Despite the endless deadlocks caused by the resistance of its coalition partners, the Maoist government has still managed to enact some progressive social change. It has abolished slavery, banning the Haliya system of bonded agricultural labour.

It has also given formal recognition to Third Gender people, with a 21 year old lesbian woman receiving the first identity card stating her gender as “Third” in early September. This is an extremely radical move considering how dominated Nepal is by its feudal culture, with all the backward ideas that entails. Nepal’s first openly gay MP has been elected to the Constituent Assembly, representing a minor communist party separate from the Maoists. Despite the fact that he is not in the CPN (M), the conditions for his election only exist because of the new, revolutionary culture the Maoists are trying to create.

Revolution far from over

The situation in Nepal is complex and rapidly changing, with new developments springing up almost every day. The Maoists face enormous challenges, and the outcome of this process remains undecided. But the Communist Party of Nepal (Maoist) has shown a remarkable ability to adapt its tactics and continuously move forward over the past decade, and it has achieved huge things against grave odds.

There are still issues that urgently need to be resolved in Nepal.
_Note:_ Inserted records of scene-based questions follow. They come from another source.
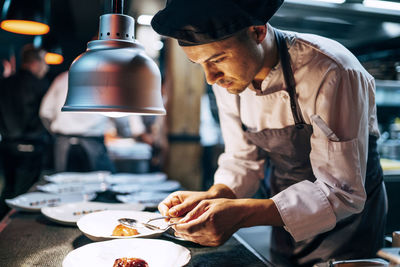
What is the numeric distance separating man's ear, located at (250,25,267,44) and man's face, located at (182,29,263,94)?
0.02m

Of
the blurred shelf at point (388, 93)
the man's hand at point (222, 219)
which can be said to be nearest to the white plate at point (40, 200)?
the man's hand at point (222, 219)

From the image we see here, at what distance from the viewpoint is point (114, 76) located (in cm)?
106

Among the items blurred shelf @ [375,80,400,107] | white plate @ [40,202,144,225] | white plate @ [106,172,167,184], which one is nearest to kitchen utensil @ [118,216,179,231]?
white plate @ [40,202,144,225]

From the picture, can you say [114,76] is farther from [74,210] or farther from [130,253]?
[74,210]

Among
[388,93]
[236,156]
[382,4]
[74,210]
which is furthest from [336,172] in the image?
[388,93]

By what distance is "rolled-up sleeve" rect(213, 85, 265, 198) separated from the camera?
179cm

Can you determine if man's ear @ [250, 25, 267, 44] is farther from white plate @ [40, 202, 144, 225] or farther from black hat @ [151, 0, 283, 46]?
white plate @ [40, 202, 144, 225]

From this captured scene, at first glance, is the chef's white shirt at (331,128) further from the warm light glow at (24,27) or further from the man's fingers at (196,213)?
the warm light glow at (24,27)

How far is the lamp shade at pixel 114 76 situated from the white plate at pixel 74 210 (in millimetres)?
674

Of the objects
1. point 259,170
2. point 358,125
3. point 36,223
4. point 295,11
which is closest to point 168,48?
point 295,11

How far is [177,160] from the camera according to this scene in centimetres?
390

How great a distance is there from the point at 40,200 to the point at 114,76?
1.20 meters

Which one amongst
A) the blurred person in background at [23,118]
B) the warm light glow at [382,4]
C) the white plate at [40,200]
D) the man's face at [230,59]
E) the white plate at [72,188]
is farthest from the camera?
the blurred person in background at [23,118]

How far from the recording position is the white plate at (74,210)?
1.56 m
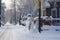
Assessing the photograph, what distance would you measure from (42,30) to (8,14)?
3837 inches

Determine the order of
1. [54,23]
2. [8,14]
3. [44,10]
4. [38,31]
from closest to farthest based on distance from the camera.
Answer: [38,31] < [54,23] < [44,10] < [8,14]

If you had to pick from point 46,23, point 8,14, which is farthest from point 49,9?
point 8,14

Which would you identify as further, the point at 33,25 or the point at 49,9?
the point at 49,9

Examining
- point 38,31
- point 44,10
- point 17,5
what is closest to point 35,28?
point 38,31

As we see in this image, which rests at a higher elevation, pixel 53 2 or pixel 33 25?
pixel 53 2

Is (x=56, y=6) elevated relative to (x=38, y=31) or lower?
elevated

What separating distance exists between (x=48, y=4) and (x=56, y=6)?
1306 millimetres

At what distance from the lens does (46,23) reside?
31797 mm

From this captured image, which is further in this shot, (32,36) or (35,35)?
(35,35)

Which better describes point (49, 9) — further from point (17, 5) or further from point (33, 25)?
point (17, 5)

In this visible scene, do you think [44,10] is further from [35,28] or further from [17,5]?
[17,5]

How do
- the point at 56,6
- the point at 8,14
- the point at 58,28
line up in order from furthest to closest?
the point at 8,14 < the point at 56,6 < the point at 58,28

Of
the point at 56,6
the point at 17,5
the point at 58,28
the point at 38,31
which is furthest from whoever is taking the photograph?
the point at 17,5

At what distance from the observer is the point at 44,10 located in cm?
4175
The burning issue of land reform becomes more important by the day. A new, democratic constitution that enshrines the rights of the people must be written. The most controversial issue of all, the integration of the Maoist army with the former Royal Army (now just called the Nepal Army) still needs to be carried out, and every major party apart from the Maoists has declared opposition to this happening, as have the generals of the former Royal Army itself. This is understandable, as the massive influx of committed, passionate Maoist militants into the army should at the very least make it extremely difficult for the army to stage a coup in the future, and could perhaps lead to the reactionary army being taken over by the revolutionary army! The Maoists have spoken of the need for the PLA to be “professionalised”, and the former Royal Army to be “democratised”.
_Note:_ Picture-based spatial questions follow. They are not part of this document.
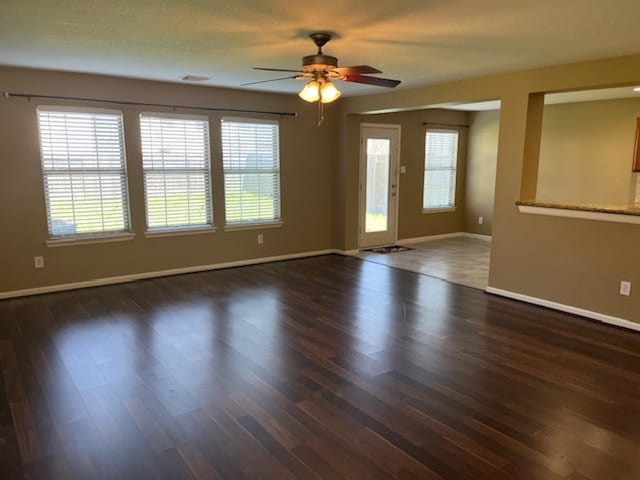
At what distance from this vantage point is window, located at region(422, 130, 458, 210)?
27.0 ft

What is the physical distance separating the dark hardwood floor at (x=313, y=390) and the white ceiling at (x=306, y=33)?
2.30 meters

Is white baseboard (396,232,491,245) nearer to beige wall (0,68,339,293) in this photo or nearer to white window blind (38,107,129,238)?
beige wall (0,68,339,293)

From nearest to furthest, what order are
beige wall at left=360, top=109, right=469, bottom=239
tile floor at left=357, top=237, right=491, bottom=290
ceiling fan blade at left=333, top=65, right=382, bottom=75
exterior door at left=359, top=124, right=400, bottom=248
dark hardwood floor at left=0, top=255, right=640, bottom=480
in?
dark hardwood floor at left=0, top=255, right=640, bottom=480, ceiling fan blade at left=333, top=65, right=382, bottom=75, tile floor at left=357, top=237, right=491, bottom=290, exterior door at left=359, top=124, right=400, bottom=248, beige wall at left=360, top=109, right=469, bottom=239

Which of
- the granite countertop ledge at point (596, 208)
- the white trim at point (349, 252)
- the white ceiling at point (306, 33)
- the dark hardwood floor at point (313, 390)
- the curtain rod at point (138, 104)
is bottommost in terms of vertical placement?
the dark hardwood floor at point (313, 390)

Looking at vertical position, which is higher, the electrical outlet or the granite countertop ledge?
the granite countertop ledge

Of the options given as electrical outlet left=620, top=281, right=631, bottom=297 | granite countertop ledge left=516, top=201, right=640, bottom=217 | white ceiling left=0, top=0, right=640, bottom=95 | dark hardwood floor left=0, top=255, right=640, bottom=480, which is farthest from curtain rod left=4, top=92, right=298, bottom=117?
electrical outlet left=620, top=281, right=631, bottom=297

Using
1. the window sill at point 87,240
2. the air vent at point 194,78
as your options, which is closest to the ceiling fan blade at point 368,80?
the air vent at point 194,78

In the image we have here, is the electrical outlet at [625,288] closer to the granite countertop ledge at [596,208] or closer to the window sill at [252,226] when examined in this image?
the granite countertop ledge at [596,208]

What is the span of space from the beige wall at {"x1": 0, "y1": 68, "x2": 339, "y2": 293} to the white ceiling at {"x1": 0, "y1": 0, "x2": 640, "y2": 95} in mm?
499

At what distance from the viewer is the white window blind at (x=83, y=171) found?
16.0 ft

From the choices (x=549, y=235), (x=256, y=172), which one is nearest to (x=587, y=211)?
(x=549, y=235)

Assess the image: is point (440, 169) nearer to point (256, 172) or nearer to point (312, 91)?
point (256, 172)

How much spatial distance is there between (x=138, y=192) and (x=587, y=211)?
4767 millimetres

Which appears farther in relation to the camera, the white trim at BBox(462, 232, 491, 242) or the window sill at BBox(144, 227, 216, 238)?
the white trim at BBox(462, 232, 491, 242)
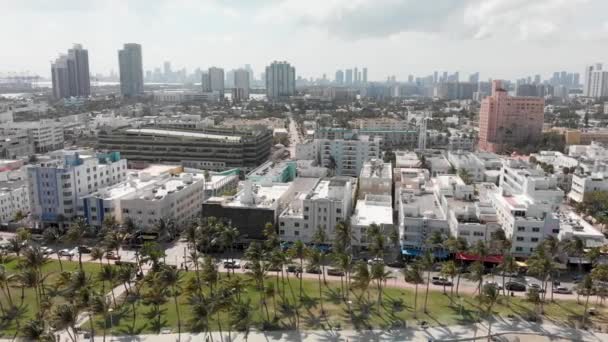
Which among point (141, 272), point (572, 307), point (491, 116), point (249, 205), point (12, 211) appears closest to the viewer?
point (572, 307)

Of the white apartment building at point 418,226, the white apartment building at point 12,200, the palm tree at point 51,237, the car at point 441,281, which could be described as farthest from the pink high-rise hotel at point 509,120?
the white apartment building at point 12,200

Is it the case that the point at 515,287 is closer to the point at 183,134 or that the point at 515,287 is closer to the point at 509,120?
the point at 183,134

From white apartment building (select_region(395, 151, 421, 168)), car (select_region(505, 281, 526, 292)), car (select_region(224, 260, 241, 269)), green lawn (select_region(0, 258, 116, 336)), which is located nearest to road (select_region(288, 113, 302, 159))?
white apartment building (select_region(395, 151, 421, 168))

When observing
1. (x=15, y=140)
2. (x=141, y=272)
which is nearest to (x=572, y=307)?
(x=141, y=272)

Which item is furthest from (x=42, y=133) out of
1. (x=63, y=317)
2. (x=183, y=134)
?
(x=63, y=317)

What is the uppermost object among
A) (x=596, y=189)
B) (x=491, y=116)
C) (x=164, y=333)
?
(x=491, y=116)

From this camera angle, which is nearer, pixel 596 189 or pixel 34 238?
pixel 34 238

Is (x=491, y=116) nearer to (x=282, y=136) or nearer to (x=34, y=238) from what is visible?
(x=282, y=136)
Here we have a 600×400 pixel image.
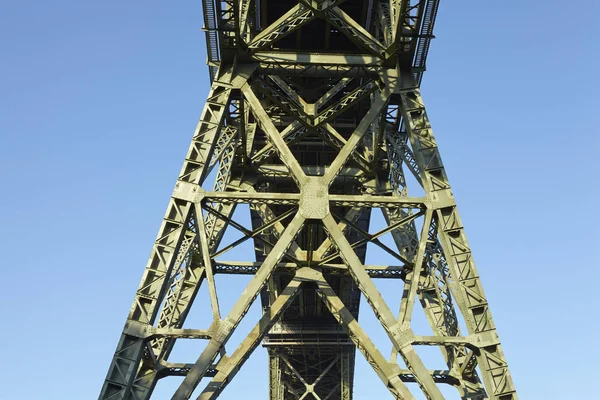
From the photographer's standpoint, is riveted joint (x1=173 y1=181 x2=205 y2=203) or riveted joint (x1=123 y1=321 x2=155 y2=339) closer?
riveted joint (x1=123 y1=321 x2=155 y2=339)

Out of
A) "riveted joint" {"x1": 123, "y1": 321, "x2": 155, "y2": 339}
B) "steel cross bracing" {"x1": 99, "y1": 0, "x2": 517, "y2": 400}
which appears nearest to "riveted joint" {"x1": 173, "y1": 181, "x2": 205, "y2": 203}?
"steel cross bracing" {"x1": 99, "y1": 0, "x2": 517, "y2": 400}

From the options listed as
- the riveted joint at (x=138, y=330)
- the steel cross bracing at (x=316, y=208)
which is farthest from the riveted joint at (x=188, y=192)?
the riveted joint at (x=138, y=330)

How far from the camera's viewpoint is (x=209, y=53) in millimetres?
17297

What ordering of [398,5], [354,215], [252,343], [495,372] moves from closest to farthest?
[495,372] < [252,343] < [398,5] < [354,215]

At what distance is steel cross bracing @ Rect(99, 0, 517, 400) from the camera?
1397cm

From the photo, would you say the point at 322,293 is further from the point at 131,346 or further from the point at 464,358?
the point at 131,346

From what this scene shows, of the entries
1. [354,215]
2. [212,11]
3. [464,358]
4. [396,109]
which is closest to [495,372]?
[464,358]

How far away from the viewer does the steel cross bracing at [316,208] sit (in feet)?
45.8

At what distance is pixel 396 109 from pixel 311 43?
321 cm

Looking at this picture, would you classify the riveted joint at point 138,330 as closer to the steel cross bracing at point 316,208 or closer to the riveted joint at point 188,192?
the steel cross bracing at point 316,208

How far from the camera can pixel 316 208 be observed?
1527cm

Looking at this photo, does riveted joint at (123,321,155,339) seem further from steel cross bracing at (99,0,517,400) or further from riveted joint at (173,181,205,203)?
riveted joint at (173,181,205,203)

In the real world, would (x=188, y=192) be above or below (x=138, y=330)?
above

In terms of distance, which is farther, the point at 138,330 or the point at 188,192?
the point at 188,192
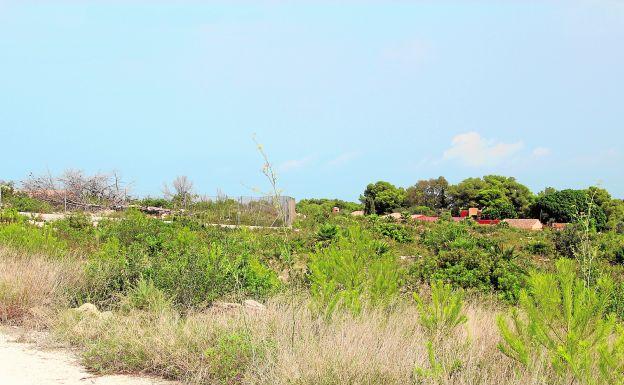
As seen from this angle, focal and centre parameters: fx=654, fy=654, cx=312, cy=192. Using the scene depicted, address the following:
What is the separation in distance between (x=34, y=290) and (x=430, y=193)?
6334cm

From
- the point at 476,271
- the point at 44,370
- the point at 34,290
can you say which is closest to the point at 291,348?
the point at 44,370

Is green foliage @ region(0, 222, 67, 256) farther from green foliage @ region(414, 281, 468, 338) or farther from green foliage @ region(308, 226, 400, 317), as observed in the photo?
green foliage @ region(414, 281, 468, 338)

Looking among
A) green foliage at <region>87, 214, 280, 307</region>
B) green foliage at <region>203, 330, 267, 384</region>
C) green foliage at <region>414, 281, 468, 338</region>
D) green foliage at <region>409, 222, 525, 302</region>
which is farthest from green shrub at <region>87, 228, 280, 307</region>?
green foliage at <region>409, 222, 525, 302</region>

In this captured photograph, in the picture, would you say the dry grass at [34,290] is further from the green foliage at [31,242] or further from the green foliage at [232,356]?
the green foliage at [232,356]

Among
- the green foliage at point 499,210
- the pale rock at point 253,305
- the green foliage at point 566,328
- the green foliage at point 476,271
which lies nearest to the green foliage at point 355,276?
the pale rock at point 253,305

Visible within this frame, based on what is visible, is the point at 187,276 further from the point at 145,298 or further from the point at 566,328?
the point at 566,328

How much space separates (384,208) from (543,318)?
6295 centimetres

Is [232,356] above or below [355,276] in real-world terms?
below

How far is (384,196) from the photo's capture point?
67.4m

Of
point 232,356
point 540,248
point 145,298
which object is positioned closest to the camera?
point 232,356

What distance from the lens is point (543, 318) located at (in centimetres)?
494

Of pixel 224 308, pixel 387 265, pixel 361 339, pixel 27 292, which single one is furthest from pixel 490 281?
pixel 27 292

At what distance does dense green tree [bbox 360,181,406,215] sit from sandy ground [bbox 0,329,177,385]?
60.4 meters

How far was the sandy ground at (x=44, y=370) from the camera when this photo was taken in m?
5.87
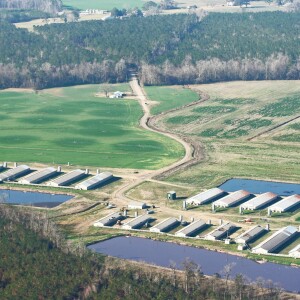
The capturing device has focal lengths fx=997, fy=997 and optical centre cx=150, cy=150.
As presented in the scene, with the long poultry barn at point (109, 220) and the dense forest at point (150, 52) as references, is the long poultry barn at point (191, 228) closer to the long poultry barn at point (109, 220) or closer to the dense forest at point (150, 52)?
the long poultry barn at point (109, 220)

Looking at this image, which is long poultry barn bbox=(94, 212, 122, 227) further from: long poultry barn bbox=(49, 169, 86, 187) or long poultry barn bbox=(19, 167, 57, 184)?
long poultry barn bbox=(19, 167, 57, 184)

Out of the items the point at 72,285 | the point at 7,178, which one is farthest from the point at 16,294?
the point at 7,178

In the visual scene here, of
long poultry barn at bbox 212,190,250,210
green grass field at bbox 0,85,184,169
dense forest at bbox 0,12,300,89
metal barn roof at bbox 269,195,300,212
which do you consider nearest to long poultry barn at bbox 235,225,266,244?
metal barn roof at bbox 269,195,300,212

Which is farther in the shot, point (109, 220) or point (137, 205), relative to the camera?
point (137, 205)

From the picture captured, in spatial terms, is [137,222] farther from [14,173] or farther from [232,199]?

As well as this, there are increasing divisions and internal struggle within the CPN (M) itself, with the Party reportedly having fierce arguments about how and at what pace to move forward towards a People’s Republic, and ultimately socialism. But these internal struggles are not a bad thing, and it is extremely positive how the leaders of the Maoist party have spoken about how “a party without debate and disagreement is dead”, and how the right to criticise and the responsibility to accept criticism are essential to maintaining a healthy, democratic organisation. The Maoists have rejected the dogmatic approach that so many revolutionary groups have adopted over the years and have boldly taken new positions and put forward new ideas about how to carry out a communist revolution in the 21st century. They have proposed the very new and radical idea of continuing multi-party competition even under socialism, and Chairman Prachanda has publicly stated that they see themselves as continuing in the tradition of Lenin, not Stalin, who they see as having made severe errors.
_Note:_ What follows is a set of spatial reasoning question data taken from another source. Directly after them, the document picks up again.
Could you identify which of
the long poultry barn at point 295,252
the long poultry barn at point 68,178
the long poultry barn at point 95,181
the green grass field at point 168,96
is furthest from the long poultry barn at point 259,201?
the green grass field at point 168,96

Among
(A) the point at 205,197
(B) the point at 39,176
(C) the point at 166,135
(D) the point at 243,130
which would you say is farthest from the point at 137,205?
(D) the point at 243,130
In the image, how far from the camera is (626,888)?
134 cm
It’s too early to say how things are going to turn out, but we can be sure that things are going to be very interesting over the coming years . The victories of the working people of Nepal are victories for the working class in every country, and any defeats they suffer are our defeats too. The revolution in Nepal needs our support and solidarity – Lal Salaam.


  1. Raghu Ghimire says:

    It is a very objective article, thanks a lot….

  2. Alastair Reith says:

    Cheers mate. I feel that with developments like this it is the duty of all revolutionaries to offer solidarity with what’s taking place, regardless of whether it’s exactly what they would have done in the same situation. The fact of the matter is that tiny groups in the West do not have the right to lecture actual revolutionaries in the Third World on what they should and should not be doing.

    The revolution in Nepal is the biggest development for the socialist movement in years, maybe even decades, and I’m really inspired by it.